# Brickens Update and Pics



## mudypony (Jan 30, 2008)

Awkward canter pic









Arghhh, his head again









I love this pic









Finally his head comes down when I'm about to call it a day...









More coming!


----------



## mudypony (Jan 30, 2008)

He's so calm in this pic and his head is down! YAY! Now I just need to work on getting him on the bit.









And just because...









Hope you all enjoyed!!


----------



## gotxhorses (Jul 6, 2008)

Looks good! Glad you can ride pretty much painfree!


----------



## mudypony (Jan 30, 2008)

Thanks! I'm not totally pain free yet. Some days are really bad and some are really good.


----------



## gotxhorses (Jul 6, 2008)

Well, hopefully soon, all days will be good days.


----------



## Gingerrrrr (Feb 12, 2008)

awww love the last pic! it looks professional. 

brickens is adorable!


----------



## appylover31803 (Sep 18, 2007)

I love Brickens! He's so adorable!

Just a quick question, do you think if you removed the standing martingale (maybe tried a running one) that his head would come down sooner?
I know when I had Vega with a standing martingale, her head would never come down. It was only after i removed it that she was less tense and would put it down.


----------



## omgpink (Aug 16, 2008)

OMG, that last picture is LOVE!


----------



## SonnyWimps (Feb 22, 2008)

awwww Brickens is soooo adorable! I LOVE that face picture!


----------



## PoptartShop (Jul 25, 2010)

Beautiful pics, esp. the last one.
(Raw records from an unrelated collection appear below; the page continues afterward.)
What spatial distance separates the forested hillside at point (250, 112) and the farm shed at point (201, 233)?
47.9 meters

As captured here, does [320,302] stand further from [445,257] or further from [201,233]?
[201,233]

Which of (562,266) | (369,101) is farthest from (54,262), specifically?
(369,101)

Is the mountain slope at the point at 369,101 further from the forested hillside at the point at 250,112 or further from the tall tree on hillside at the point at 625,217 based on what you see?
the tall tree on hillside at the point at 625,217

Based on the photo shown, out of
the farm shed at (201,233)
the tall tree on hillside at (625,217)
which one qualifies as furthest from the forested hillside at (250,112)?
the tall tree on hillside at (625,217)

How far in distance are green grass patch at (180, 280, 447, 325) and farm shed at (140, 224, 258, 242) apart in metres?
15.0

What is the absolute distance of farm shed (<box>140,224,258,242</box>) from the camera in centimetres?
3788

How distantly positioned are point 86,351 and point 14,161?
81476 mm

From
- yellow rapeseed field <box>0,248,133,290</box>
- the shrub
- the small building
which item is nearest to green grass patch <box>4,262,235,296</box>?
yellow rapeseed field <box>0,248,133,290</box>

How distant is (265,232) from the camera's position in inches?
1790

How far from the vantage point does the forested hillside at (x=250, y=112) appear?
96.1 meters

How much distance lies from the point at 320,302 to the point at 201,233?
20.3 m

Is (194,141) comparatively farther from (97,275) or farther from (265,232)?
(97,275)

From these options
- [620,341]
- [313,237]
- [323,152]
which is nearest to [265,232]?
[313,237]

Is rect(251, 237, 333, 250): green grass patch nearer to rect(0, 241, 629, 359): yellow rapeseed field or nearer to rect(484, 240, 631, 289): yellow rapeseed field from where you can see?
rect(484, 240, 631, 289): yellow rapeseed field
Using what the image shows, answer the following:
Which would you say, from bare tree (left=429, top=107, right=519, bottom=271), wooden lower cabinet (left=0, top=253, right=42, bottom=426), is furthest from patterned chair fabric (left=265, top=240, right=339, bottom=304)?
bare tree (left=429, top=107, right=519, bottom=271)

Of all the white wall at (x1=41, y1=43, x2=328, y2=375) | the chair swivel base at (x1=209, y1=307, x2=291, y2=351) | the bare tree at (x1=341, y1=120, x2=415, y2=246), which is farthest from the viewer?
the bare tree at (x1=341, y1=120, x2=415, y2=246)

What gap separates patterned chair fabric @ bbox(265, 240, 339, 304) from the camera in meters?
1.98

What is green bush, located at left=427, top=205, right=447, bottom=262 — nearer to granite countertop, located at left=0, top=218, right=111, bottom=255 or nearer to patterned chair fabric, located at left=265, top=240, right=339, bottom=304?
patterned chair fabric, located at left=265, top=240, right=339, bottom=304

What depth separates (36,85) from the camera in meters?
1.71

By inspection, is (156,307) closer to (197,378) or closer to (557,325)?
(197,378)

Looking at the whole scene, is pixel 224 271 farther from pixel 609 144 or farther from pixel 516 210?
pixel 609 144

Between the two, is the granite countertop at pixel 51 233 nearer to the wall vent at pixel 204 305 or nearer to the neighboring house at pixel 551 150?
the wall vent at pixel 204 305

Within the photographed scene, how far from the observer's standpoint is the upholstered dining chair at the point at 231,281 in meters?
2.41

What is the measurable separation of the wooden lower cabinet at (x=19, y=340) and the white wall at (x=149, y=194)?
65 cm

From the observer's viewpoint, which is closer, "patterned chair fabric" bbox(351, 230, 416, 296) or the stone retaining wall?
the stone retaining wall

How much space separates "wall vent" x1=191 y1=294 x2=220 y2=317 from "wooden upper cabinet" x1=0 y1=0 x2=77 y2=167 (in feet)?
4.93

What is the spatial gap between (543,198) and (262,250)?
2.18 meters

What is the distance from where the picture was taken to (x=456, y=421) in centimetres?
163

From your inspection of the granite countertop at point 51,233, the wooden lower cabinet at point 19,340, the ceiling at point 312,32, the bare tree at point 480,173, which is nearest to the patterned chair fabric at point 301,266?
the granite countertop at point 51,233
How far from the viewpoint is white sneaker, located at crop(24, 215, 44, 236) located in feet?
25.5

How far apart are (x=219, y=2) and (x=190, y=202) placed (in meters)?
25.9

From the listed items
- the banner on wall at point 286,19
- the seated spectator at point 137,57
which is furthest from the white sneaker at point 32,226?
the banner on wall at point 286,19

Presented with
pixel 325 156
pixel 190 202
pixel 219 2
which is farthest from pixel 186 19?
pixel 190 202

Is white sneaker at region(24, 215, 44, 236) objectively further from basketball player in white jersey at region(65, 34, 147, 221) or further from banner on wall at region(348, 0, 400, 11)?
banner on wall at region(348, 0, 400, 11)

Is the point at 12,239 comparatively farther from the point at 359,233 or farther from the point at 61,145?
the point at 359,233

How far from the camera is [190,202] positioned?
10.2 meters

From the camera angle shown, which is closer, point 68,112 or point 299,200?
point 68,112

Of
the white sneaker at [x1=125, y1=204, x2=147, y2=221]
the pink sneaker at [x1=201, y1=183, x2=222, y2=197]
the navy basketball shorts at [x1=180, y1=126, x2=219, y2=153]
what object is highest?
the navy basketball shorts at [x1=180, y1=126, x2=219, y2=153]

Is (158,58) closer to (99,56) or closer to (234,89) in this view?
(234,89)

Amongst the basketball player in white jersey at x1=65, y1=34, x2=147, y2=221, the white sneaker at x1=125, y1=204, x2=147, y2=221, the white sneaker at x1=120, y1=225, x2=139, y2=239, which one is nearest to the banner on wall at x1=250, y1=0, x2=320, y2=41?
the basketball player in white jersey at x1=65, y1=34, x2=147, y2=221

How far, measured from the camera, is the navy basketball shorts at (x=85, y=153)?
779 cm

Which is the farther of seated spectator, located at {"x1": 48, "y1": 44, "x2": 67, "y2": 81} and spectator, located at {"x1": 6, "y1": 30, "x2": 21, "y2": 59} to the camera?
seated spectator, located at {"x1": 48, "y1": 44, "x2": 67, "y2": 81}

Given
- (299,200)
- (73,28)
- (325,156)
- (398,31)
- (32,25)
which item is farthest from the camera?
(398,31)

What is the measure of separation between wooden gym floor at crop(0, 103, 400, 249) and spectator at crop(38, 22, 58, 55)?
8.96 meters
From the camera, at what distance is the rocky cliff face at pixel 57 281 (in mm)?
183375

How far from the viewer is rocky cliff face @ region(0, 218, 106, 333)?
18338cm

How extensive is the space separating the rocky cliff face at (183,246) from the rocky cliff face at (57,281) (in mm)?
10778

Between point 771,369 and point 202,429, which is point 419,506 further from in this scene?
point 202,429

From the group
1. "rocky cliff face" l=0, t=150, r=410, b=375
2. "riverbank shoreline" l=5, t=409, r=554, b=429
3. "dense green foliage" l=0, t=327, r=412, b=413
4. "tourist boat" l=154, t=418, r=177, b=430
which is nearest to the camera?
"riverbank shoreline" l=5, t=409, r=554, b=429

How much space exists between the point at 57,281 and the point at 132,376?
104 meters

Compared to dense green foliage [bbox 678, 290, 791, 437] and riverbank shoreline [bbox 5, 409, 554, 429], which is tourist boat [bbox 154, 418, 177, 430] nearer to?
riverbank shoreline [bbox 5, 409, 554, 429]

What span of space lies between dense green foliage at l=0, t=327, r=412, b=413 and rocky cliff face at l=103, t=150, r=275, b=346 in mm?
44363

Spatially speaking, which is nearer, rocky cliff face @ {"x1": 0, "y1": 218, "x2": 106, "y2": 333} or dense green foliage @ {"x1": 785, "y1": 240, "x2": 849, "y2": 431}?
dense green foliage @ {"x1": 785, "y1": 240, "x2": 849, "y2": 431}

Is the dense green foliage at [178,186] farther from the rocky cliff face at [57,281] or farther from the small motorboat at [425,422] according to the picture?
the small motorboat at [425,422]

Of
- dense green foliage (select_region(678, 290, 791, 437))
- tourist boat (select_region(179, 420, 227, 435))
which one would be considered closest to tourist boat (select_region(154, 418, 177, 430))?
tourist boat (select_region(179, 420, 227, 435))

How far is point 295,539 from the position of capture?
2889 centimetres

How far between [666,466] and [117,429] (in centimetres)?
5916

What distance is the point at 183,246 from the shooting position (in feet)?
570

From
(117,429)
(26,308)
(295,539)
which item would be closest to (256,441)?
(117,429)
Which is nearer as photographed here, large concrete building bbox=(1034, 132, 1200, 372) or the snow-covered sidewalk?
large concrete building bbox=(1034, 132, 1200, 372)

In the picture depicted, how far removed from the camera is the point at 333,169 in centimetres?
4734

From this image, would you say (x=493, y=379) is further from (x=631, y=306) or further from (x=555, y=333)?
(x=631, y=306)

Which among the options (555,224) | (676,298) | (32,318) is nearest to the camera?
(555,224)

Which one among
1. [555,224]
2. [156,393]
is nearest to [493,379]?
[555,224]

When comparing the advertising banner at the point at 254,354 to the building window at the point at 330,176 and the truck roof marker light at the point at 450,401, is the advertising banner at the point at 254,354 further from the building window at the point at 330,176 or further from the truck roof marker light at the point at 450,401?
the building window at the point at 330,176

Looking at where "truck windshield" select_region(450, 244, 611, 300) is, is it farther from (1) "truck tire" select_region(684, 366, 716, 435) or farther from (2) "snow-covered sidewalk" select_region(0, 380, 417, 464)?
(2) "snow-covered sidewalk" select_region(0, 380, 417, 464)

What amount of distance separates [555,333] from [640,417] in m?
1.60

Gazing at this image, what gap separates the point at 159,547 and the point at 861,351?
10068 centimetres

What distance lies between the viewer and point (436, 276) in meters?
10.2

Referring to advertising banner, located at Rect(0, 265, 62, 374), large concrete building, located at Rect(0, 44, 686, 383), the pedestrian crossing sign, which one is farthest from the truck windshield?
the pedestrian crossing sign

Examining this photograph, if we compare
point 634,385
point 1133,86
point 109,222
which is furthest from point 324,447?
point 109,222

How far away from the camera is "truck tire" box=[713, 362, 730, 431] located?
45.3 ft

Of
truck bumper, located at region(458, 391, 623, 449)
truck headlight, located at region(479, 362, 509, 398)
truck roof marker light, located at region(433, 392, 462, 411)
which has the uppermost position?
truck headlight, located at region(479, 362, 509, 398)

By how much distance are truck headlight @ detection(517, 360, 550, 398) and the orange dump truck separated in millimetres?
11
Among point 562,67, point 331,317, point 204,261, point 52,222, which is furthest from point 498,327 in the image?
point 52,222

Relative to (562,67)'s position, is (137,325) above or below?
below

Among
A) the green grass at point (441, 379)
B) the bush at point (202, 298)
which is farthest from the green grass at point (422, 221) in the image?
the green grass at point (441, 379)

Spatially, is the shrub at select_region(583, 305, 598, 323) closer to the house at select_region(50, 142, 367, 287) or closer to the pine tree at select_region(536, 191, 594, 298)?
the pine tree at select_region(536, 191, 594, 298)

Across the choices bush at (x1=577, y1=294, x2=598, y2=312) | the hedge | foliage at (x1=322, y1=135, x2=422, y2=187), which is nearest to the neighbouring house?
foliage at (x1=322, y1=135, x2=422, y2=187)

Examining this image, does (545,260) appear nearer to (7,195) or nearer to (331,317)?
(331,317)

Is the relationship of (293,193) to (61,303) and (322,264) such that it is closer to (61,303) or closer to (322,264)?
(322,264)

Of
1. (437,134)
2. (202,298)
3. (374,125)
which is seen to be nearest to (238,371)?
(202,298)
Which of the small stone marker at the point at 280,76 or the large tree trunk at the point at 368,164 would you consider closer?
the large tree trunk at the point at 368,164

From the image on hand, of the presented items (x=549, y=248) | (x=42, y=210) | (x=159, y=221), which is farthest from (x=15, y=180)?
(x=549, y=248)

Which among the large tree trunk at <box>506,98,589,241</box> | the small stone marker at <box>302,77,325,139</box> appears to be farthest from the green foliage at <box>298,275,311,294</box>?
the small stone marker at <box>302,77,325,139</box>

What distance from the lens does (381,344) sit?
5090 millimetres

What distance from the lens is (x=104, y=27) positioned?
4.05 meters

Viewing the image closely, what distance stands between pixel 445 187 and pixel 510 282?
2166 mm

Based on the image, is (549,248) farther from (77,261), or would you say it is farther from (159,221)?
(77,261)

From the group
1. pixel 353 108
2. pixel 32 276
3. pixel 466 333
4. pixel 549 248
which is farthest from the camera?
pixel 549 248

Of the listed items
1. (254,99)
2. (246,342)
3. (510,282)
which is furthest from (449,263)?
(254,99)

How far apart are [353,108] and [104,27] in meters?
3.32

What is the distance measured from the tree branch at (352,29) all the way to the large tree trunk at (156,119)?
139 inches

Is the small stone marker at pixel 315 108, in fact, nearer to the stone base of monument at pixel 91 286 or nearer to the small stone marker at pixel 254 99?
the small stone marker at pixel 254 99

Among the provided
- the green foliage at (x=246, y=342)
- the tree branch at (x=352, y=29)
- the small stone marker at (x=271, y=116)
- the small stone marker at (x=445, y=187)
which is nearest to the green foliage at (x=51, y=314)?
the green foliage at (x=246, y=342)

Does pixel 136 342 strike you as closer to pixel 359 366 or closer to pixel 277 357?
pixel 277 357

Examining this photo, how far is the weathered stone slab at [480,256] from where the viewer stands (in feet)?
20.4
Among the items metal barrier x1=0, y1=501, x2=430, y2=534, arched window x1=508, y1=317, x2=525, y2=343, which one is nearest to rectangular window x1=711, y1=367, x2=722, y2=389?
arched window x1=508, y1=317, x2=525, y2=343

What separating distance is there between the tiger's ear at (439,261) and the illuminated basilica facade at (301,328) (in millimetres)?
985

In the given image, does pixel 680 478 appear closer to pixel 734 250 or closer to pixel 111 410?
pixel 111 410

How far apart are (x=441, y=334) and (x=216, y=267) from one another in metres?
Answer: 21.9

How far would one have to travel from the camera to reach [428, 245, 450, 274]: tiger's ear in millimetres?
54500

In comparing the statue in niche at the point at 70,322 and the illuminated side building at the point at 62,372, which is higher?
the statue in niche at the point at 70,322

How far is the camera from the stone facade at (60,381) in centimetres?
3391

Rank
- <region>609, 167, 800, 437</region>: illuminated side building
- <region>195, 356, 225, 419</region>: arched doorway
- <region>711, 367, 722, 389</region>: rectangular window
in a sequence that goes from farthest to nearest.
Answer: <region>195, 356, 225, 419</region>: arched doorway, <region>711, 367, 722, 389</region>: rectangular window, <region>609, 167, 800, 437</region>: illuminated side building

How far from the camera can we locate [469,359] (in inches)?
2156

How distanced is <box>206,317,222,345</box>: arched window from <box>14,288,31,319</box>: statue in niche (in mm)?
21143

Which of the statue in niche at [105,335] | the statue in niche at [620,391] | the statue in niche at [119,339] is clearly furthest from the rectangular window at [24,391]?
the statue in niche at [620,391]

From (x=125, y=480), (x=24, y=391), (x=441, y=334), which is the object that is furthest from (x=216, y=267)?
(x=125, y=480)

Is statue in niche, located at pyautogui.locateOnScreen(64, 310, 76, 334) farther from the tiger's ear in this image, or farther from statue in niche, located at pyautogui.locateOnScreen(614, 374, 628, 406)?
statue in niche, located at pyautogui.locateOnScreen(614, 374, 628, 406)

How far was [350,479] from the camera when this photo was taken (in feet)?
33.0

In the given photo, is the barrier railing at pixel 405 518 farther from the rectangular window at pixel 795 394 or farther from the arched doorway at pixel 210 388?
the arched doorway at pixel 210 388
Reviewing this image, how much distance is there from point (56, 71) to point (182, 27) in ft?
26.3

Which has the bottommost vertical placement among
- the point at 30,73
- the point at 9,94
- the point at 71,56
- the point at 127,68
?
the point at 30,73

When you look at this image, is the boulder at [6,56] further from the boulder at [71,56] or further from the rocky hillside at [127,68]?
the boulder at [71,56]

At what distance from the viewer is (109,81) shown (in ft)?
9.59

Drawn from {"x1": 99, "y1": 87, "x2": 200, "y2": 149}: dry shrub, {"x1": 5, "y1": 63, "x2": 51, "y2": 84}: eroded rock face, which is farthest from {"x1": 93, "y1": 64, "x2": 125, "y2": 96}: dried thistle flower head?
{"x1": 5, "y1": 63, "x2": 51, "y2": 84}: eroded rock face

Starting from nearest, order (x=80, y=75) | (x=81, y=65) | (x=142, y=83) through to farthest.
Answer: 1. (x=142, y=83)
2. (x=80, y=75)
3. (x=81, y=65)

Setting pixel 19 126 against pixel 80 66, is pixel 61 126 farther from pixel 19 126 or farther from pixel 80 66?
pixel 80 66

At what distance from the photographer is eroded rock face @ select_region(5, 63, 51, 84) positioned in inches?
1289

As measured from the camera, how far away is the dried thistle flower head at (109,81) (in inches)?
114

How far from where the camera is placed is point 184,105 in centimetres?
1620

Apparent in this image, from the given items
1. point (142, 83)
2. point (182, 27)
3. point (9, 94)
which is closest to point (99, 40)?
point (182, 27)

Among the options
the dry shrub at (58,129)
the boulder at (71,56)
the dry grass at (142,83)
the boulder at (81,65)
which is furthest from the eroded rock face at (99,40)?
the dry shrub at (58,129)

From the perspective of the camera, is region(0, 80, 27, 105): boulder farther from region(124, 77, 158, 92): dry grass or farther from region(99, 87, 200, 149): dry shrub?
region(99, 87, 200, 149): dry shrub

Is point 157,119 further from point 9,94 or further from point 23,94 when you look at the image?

Brickens is so cute!


----------



## mudypony (Jan 30, 2008)

Thanks everyone!!!

And appylover I'll try a running martingale, I just have to get one first. Lol! I've been thinking about trying him in one lately anyways. Also, I might just try taking the martingale off all together and see how he is.


----------



## Jubilee Rose (May 28, 2008)

Awww, he is so beautiful! I love that head shot. Is your bridle red or is it the lighting?


----------



## mudypony (Jan 30, 2008)

> Awww, he is so beautiful! I love that head shot. Is your bridle red or is it the lighting?


Ha.. well it's a long story.

Brickens bridle broke a while back so I had to get a new one and the one I got was a light color to begin with so I tryed darkening oil to try to darken it some and it turned kinda orangeish. So I kept darkening it and it's now a reddish brownish color right now, but the flash from the camera does make it look worse than it actually is. I'm hoping that if I keep oiling it, it will darken eventually enough to match my saddle. 

Also, if anyone has any tips on how to make the redness go away that would be awesome. I've heard that Murphy's oil works really well to darken leather, but I'm not sure if it will ruin the leather. If anyone' tried it please let me know.

Oh and thanks for the comment Jubilee!


----------



## Jubilee Rose (May 28, 2008)

mudypony said:


> Ha.. well it's a long story.
> 
> Brickens bridle broke a while back so I had to get a new one and the one I got was a light color to begin with so I tryed darkening oil to try to darken it some and it turned kinda orangeish. So I kept darkening it and it's now a reddish brownish color right now, but the flash from the camera does make it look worse than it actually is. I'm hoping that if I keep oiling it, it will darken eventually enough to match my saddle.
> 
> ...


Awww, haha. I actually think it looks quite stunning. Oh, and I totally think we should pair our horses up together. They're both bay tb's so they would make a really cute couple. :wink:


----------



## mudypony (Jan 30, 2008)

They would be perfect together!! Lol! They're both like the exact same bay and are both typical tb's. Brickens is pretty picky about the horses he likes but lately he seems to go after every mare he sees now that he's in a pasture of just geldings.:roll:


----------



## Jubilee Rose (May 28, 2008)

mudypony said:


> They would be perfect together!! Lol! They're both like the exact same bay and are both typical tb's. Brickens is pretty picky about the horses he likes but lately he seems to go after every mare he sees now that he's in a pasture of just geldings.:roll:


Haha. Is Brickens dominant? If so, Jubi would LOVE him. She hates the underdogs cuz she's so dominant herself. :razz:


----------



## mudypony (Jan 30, 2008)

Oh yes Brickens is VERY dominant! He had to be moved to the warmblood pasture because he was picking on every other horse. Hopefully he doesn't start picking on the warmbloods too, or else....


----------



## kickshaw (May 7, 2008)

Murphys will darken leather and will not hurt it  we used to just glob some on a rag and rub it in...we didn't rinse it off.

i just wanted to say that brickens looks great!


----------



## mudypony (Jan 30, 2008)

Thanks kickshaw! Brickens has been improving immensely recently. You should have seen him last night he was absolutely amazing.

Oh, and I'll have to try the Murphy's oil, hopefully by the weekend.


----------